Florida is still very price conscious and much of the US seems to be risk adverse. Builders are not investing in their businesses because they don't know what to expect.
Our builder in Los Angeles is strong--but that I think is just sheer numbers.
Much of the US seems also to be suffering from very low wage competition for builders.
In short... we are doing fine, however we have very low expectations. We are biding time until the economy improves all across North America.
Lawrence Winterburn
www.gardenstructure.com
Posted: 12:22 am on August 5th
Posted: 12:24 pm on June 8th
With time, alot of time, it will all work out. It may not get to the levels of 5-10 years ago, but, eventually there will be some type of leveling out. The bottom underlaying issue, the issue that I hardly hear any of the talking heads comment about. It's the income of the American working class. Or I should say the lack of income. Compared with the rising cost of everything in our lives, not just a few selected catagories that our gov likes to focus on. I mean all areas, food, fuel, taxes, cars, education etc, etc. The income can hardly pay for the day to day expenses of living and rising a family. Not to mention "wants" just the "needs". If the income kept up with inflation and the increase cost of all other items that the average family has to pay for. The typical families income should be 150-200k a year. If that was the case, then you would not be seeing the problems that we have today.

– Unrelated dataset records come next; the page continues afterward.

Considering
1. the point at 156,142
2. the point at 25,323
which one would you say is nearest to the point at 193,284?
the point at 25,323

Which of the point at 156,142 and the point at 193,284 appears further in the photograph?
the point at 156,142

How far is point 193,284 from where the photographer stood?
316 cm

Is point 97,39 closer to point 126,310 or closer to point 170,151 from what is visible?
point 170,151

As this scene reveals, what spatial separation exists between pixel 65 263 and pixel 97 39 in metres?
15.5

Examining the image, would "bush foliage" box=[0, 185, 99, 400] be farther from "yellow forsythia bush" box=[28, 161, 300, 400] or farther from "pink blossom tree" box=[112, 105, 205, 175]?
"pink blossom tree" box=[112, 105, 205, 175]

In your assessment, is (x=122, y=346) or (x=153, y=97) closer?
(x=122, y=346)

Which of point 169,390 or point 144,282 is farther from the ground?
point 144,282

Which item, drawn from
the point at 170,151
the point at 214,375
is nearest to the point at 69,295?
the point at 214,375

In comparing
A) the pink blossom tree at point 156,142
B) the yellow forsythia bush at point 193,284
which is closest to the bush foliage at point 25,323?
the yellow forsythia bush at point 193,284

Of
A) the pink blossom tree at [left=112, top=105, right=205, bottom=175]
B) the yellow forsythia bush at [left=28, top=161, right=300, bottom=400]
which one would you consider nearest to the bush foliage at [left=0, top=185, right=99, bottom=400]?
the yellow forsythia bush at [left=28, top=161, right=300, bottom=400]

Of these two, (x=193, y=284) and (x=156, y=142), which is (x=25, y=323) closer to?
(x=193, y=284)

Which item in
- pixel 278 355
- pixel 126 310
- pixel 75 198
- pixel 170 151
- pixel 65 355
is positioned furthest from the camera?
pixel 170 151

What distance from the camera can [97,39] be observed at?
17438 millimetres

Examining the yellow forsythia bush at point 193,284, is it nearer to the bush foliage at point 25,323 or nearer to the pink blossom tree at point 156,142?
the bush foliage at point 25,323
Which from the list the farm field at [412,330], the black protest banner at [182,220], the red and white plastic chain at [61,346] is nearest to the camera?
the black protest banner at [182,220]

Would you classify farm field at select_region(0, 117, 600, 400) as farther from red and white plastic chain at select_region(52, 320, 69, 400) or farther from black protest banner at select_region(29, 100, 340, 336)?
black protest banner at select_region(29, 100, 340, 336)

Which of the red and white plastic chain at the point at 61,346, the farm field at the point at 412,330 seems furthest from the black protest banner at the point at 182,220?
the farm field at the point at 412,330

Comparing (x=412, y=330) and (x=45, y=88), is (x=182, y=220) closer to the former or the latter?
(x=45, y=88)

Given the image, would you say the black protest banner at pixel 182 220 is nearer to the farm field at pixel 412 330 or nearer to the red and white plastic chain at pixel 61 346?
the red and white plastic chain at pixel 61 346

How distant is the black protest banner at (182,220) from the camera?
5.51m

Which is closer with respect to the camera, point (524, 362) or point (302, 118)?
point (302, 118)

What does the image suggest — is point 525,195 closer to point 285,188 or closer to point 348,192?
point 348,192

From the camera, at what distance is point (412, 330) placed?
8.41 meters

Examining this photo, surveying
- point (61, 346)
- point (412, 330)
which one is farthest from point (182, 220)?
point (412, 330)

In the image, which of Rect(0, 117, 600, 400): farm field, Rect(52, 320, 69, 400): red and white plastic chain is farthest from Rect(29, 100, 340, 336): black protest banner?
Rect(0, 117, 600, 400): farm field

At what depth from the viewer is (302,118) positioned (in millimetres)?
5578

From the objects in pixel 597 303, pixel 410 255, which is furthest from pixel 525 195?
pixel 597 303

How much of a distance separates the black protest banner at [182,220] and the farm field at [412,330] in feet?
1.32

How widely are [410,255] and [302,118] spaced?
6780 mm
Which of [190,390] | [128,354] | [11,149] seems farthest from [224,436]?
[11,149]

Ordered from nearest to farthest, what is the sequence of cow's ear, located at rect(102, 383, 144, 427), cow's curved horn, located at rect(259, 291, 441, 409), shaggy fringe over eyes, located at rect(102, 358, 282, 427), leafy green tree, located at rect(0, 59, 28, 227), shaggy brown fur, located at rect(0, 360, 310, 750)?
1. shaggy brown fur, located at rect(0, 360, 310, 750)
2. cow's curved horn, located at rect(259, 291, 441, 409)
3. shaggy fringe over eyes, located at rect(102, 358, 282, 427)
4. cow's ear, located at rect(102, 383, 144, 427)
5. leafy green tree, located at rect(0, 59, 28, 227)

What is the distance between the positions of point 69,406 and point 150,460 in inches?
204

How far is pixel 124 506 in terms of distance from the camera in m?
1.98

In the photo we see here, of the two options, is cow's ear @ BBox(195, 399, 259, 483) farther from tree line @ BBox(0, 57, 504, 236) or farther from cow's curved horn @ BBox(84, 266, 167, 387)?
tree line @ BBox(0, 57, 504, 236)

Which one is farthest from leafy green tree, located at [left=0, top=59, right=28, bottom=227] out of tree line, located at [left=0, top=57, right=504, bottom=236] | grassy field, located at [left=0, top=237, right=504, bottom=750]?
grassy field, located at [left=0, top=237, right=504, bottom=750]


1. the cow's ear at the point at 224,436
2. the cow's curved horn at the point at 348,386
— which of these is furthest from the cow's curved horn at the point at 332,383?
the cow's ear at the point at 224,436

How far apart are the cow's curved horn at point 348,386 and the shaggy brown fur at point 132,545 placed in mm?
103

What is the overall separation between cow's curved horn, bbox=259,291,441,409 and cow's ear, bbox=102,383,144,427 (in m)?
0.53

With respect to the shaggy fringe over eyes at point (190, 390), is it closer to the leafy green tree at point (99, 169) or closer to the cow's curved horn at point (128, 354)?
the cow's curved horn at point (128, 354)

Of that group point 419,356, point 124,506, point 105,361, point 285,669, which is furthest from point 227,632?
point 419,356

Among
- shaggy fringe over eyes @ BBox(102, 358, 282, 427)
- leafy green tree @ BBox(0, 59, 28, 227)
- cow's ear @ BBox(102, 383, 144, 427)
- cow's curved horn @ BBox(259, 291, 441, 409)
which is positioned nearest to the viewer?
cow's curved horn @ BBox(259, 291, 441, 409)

Here's a thought, instead of posting 2 billion $ profit per 1/4 gains after taking 12 billion in bailout $. Maybe you should give back to the very people that made that profit possilbe. Am all for making a profit, but come on man, give us a #@!*-^" break.
Posted: 7:55 am on June 3rd
Median and Average Sales Prices of New Homes Sold in United States
Annual Data
2007 $247,900 $313,600
2008 $232,100 $292,600
2009 $216,700 $270,900
Appears that average prices are still falling.